### Text block
####
Dreaded "Nfs Stale File Handle"

William Unruh

unread,

Apr 20, 2014, 6:54:20 PM4/20/14

to

I am again getting the "Stale NFS file handle" error on an nfs mounted
directory. Nothing I do gets rid of it. umount , umount -f, umount -l,
mount and then umount. Both machines (client and server ) are running
rpm.statd.

On the server, I get the message in /var/log/messages
authenticated unmount request from 142.103.xxx.xxx:yyy for /local/wwwww.
So it seems that the server and client are talking to each otehr and
that the server does not see anything terrible.

It really really really should not be necessary to reboot a machine in
order to solve this problem.

I am not sure when the particular problem happened, or what caused it.
Sometimes it happens when the server is rebooted without first having
umnounted on the client.

But -f I thought was supposed to force an unmount. It has never ever
worked for me.
(In this case both client and server are Mageia 3 machines.)

Jim Beard

unread,

Apr 20, 2014, 8:52:17 PM4/20/14

to

Are you running the commands on both machines?

Have you tried restarting nfs on both machines?

I have had the problem with stale file handles on rare occasion,
but need for a reboot was extremely rare.

Cheers!

jim b.

--
UNIX is not user-unfriendly; it merely
expects users to be computer-friendly.

William Unruh

unread,

Apr 20, 2014, 9:17:24 PM4/20/14

to

On 2014-04-21, Jim Beard <jdb...@patriot.net> wrote:
> On Sun, 20 Apr 2014 22:54:20 +0000, William Unruh wrote:
>
>> I am again getting the "Stale NFS file handle" error on an nfs mounted
>> directory. Nothing I do gets rid of it. umount , umount -f, umount -l,
>> mount and then umount. Both machines (client and server ) are running
>> rpm.statd.
>>
>> On the server, I get the message in /var/log/messages
>> authenticated unmount request from 142.103.xxx.xxx:yyy for /local/wwwww.
>> So it seems that the server and client are talking to each otehr and
>> that the server does not see anything terrible.
>>
>>
>> It really really really should not be necessary to reboot a machine in
>> order to solve this problem.
>>
>> I am not sure when the particular problem happened, or what caused it.
####
### Questions to answer
[1] In the NFS thread, translate this sentence into German: "I am not sure when the particular problem happened, or what caused it."
[2] Reproduce the stretch of the NFS thread from "I have had the" through "to be computer-friendly.".
The listing that comes next is separate material, unrelated to the NFS thread.

### Listed records
####
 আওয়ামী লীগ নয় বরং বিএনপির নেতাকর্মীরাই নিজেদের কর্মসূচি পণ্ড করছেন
####
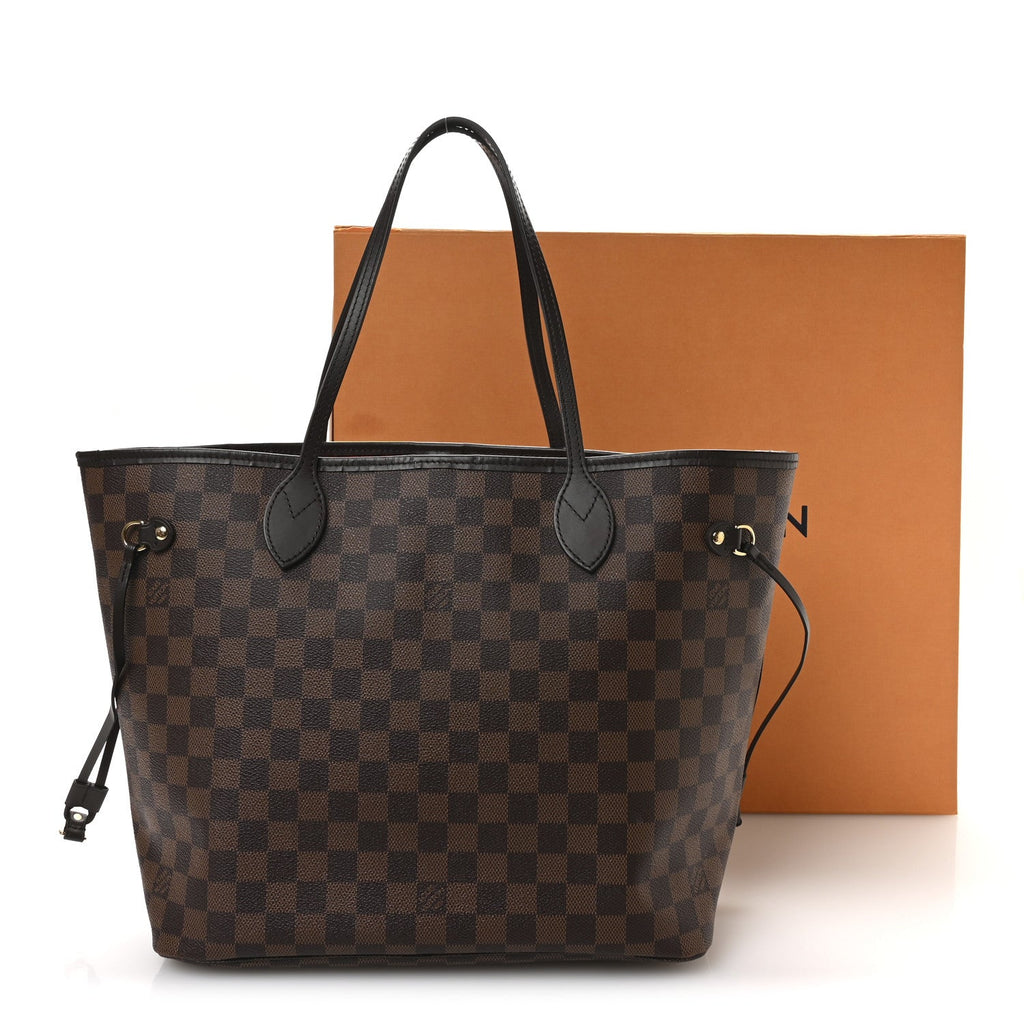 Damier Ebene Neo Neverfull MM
####
### Exercise solutions
[1] Ich bin mir nicht sicher, wann das betreffende Problem aufgetreten ist oder was es verursacht hat.

[2]
I have had the problem with stale file handles on rare occasion,
but need for a reboot was extremely rare.

Cheers!

jim b.

--
UNIX is not user-unfriendly; it merely
expects users to be computer-friendly.